Examples and Applications of AI Multimodality
Open AI didn’t wait long before moving towards multi-modality for its GPT models. The DALL-E image generation models launched as a good example of multi-modality, as one could use text or images to create new images. I often use DALL-E to come up with images for this AI Education column, prompting the model with text input, from which DALL-E delivers an image, but I could just as easily give DALL-E other images to use as examples upon which to generate a new image. With later versions of its GPT models, Open AI added multi-modality into ChatGPT.

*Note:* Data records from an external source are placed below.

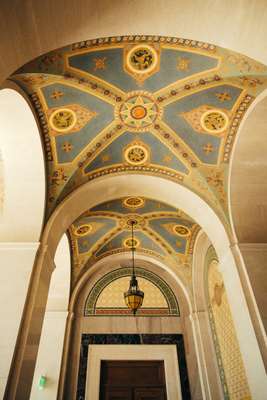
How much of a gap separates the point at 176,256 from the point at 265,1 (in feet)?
22.0

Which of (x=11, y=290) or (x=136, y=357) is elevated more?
(x=136, y=357)

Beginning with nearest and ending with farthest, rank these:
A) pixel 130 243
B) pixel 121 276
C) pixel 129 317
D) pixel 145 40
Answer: pixel 145 40 < pixel 129 317 < pixel 130 243 < pixel 121 276

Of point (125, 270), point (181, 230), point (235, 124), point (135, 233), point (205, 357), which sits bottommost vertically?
point (205, 357)

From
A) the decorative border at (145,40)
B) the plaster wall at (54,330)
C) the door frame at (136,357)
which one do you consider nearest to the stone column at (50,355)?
the plaster wall at (54,330)

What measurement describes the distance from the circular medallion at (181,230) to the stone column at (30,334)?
3917 mm

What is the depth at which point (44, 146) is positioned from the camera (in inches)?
198

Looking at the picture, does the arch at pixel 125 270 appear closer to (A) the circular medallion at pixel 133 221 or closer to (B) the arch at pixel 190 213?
(A) the circular medallion at pixel 133 221

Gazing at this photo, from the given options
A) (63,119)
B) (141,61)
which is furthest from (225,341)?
(141,61)

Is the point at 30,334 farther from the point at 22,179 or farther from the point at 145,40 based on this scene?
the point at 145,40

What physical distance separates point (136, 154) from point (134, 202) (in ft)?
6.05

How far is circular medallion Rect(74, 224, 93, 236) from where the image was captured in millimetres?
7764

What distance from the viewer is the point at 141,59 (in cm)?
425

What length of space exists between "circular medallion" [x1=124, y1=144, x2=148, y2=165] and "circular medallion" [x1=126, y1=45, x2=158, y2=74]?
4.93 feet

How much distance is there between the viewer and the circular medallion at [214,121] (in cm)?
491
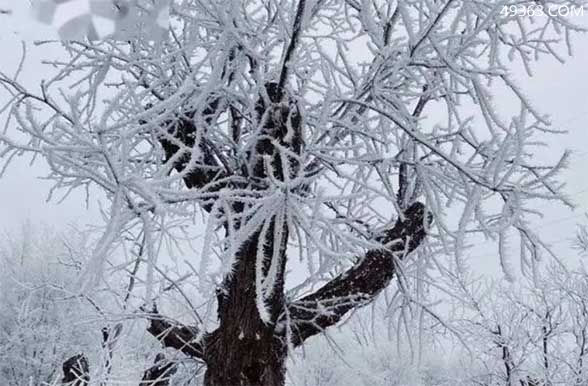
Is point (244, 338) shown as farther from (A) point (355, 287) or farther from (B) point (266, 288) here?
(A) point (355, 287)

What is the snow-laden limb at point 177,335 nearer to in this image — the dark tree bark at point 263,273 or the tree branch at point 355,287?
the dark tree bark at point 263,273

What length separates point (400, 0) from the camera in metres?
2.37

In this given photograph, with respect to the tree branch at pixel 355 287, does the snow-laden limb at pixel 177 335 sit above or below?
below

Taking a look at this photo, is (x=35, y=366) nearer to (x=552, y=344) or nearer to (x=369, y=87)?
(x=552, y=344)

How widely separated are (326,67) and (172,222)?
3.46 ft

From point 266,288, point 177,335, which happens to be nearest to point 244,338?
point 266,288

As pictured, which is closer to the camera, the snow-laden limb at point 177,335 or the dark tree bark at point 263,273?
the dark tree bark at point 263,273

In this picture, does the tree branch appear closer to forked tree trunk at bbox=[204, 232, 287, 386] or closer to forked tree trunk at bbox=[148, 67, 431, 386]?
forked tree trunk at bbox=[148, 67, 431, 386]

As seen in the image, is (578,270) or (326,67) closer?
(326,67)

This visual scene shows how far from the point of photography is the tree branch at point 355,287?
3334 mm

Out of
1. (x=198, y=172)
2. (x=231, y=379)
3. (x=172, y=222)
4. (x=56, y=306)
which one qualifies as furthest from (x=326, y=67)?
(x=56, y=306)

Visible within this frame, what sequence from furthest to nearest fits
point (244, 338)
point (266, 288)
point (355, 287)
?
point (355, 287) < point (244, 338) < point (266, 288)

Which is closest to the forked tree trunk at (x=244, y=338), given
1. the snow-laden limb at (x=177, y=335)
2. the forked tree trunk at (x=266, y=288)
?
the forked tree trunk at (x=266, y=288)

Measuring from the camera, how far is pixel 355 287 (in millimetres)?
3414
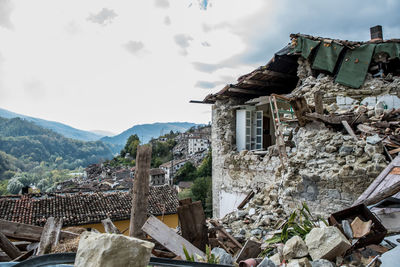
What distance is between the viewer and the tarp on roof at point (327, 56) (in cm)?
673

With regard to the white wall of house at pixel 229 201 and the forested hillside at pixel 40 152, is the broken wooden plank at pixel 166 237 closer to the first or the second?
the white wall of house at pixel 229 201

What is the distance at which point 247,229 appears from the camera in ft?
15.9

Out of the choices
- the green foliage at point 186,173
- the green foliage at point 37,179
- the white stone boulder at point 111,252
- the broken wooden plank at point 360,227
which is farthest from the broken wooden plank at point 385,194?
the green foliage at point 37,179

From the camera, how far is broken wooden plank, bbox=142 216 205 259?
10.4 ft

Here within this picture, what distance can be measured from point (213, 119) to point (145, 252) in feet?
28.9

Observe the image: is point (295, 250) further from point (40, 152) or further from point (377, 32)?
point (40, 152)

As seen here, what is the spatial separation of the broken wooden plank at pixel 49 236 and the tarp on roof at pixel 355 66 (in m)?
7.20

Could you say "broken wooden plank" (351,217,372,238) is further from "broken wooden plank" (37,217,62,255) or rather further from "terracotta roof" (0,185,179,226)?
"terracotta roof" (0,185,179,226)

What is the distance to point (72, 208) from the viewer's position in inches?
506

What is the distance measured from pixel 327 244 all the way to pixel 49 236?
3.50 m

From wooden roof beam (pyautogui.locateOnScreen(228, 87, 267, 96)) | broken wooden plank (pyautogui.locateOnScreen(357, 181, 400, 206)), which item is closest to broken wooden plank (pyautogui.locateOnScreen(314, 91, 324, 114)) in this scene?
broken wooden plank (pyautogui.locateOnScreen(357, 181, 400, 206))

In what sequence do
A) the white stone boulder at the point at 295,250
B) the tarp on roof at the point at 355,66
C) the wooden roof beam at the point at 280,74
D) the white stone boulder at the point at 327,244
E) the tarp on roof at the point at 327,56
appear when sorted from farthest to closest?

Google’s Gemini, on the other hand, launched as a multi-modal model, with the ability to be prompted with images, text, audio, video and code. Multi-modal models like Gemini and GPT-4o are able to think and interact more like people, and are capable of being adapted to a larger variety of different tasks than their unimodal predecessors.

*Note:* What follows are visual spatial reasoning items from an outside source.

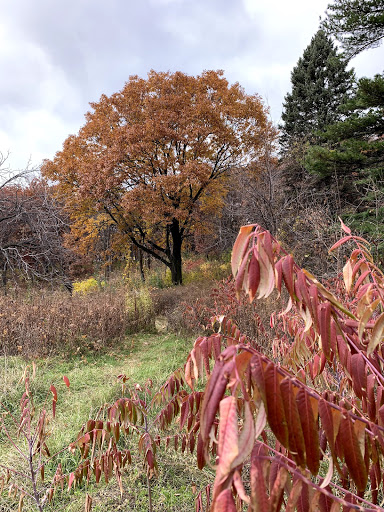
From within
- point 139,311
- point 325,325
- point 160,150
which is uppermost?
point 160,150

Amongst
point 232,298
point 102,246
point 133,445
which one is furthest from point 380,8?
point 102,246

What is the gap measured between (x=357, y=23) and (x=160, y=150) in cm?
700

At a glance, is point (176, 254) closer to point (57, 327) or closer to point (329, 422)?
point (57, 327)

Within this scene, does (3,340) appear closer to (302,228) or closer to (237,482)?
(237,482)

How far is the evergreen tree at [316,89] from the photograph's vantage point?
776 inches

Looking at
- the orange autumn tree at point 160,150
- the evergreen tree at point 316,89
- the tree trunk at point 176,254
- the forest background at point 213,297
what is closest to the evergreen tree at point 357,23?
the forest background at point 213,297

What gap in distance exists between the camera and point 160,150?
36.9 feet

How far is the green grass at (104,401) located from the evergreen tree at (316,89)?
18.1m

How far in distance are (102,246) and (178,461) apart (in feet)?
51.2

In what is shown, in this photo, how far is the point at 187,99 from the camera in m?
10.8

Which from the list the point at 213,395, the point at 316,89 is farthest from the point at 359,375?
the point at 316,89

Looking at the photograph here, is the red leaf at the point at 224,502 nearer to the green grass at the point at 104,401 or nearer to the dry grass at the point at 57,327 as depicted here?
the green grass at the point at 104,401

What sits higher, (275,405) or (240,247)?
(240,247)

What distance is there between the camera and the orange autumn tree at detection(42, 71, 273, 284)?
10.3m
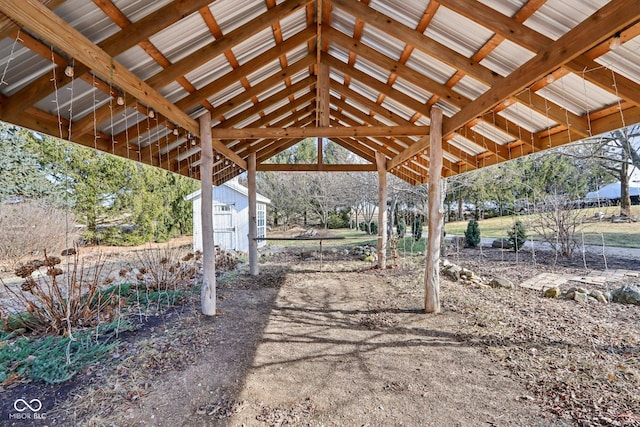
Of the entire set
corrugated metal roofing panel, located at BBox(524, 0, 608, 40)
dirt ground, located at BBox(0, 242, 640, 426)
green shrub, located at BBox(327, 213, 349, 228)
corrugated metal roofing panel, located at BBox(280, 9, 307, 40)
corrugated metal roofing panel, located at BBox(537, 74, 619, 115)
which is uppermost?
corrugated metal roofing panel, located at BBox(280, 9, 307, 40)

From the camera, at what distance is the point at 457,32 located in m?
2.56

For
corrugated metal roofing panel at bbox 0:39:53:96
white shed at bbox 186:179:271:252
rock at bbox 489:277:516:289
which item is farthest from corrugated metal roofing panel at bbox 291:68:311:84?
white shed at bbox 186:179:271:252

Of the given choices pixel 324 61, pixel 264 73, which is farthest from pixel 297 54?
pixel 264 73

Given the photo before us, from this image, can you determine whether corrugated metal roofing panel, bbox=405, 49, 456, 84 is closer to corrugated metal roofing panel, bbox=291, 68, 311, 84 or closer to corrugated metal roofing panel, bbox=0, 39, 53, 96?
corrugated metal roofing panel, bbox=291, 68, 311, 84

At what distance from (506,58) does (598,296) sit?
3.85m

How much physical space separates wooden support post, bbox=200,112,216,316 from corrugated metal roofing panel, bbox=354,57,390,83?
2124mm

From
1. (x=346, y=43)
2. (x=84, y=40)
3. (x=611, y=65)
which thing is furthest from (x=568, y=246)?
(x=84, y=40)

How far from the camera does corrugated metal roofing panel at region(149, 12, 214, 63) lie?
2408 mm

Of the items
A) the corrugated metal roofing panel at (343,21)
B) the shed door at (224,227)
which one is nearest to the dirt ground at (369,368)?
the corrugated metal roofing panel at (343,21)

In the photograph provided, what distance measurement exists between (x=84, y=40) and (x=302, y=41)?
2.11 metres

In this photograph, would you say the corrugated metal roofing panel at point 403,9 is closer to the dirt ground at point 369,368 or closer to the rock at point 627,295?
the dirt ground at point 369,368

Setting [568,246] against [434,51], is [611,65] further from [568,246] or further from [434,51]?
[568,246]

Under the hood, multi-modality in AI works similarly to a standard large language model does with text, the machine learning architecture is merely adapted to analyze and manipuale different types of data.
Multi-modality and inter-modality greatly expand AI’s toolbox, allowing models to retrieve data across different modalities, and, as we’ve mentioned, generate content across them as well. It makes possible more human-like robots that can interact with humans using speech, touch and visual cues. It potentially allows AI to recognize and adapt to human emotions and identify cues to health and well-being.

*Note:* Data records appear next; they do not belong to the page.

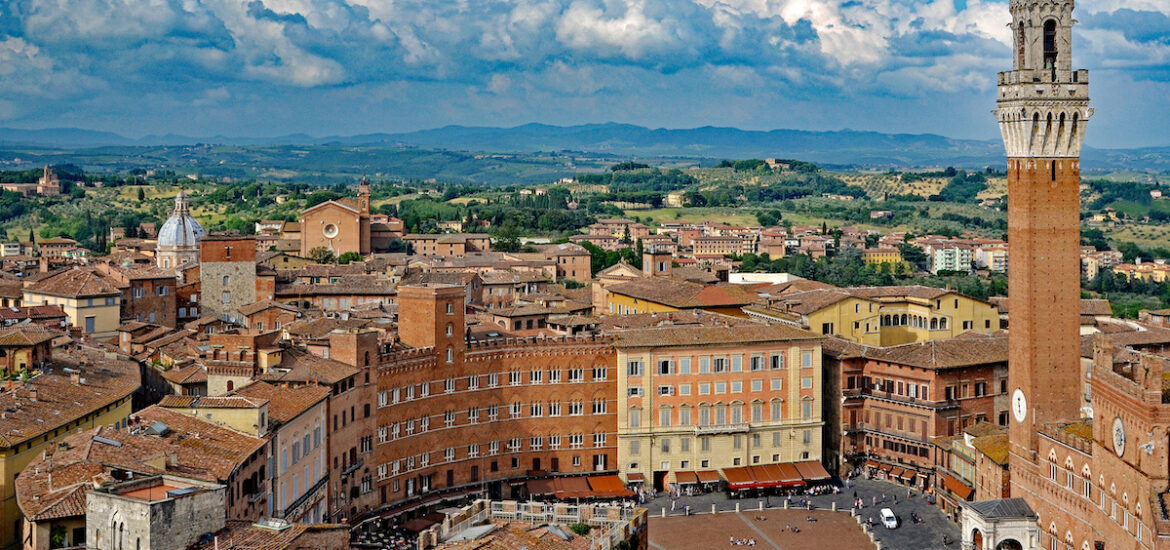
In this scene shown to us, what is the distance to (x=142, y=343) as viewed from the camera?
6181 cm

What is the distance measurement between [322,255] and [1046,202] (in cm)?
6963

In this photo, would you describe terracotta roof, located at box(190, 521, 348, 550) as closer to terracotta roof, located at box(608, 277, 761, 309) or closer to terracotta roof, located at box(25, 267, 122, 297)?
terracotta roof, located at box(25, 267, 122, 297)

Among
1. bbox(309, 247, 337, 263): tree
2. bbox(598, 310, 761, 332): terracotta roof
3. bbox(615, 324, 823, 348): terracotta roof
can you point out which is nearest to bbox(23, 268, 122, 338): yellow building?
bbox(598, 310, 761, 332): terracotta roof

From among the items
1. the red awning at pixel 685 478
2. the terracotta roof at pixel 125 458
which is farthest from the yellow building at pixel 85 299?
the terracotta roof at pixel 125 458

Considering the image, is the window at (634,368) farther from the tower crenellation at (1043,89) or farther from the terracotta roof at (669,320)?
the tower crenellation at (1043,89)

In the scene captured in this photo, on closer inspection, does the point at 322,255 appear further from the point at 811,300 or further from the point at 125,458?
the point at 125,458

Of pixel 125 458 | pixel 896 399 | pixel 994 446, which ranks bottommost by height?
pixel 994 446

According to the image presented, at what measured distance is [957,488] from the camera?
54.8m

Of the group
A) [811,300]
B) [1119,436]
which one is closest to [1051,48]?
[1119,436]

Why Multi-Modality Matters
The human organism is a multi-modal organism—we’re all generally using all of the senses available to us, whether we want to or not. Consider the ways in which we communicate—we speak, we gesture, we make phone calls, we send messages, we make facial expressions, we posture our bodies and change our tones of voice. Even our messages may use different modalities, rather than just plain text, we might send images, short videos and gifs, and emojis to ad emphasis or nuance to our messages. Our marvelous brains automatically use all of these seemingly disparate inputs and synthesize them into a coherent message, usually without requiring much conscious effort on our part.
If we want AI to be more human, to be as capable as a human (meaning artificial general intelligence, or AGI) or to exceed human capabilities (meaning artificial superintelligence), then creating truly multi-modal artificial intelligence is a necessary prerequisite to achieving that end. It’s not just about teaching AI to see like a human being through computer vision or hear like a human being through speech recognition, it’s about giving artificial intelligence the ability to fuse all of these modalities into a coherent message, consistently finding the intended meaning in the information, and to distinguish the intended signals in the message from the unintended noise.
Multi-modality is how we get to not just artificial general or super intelligence, but how we make AI accessible and usable for all people regardless of ability or education level. Multi-modality will enable a “one-size-fits-all” AI.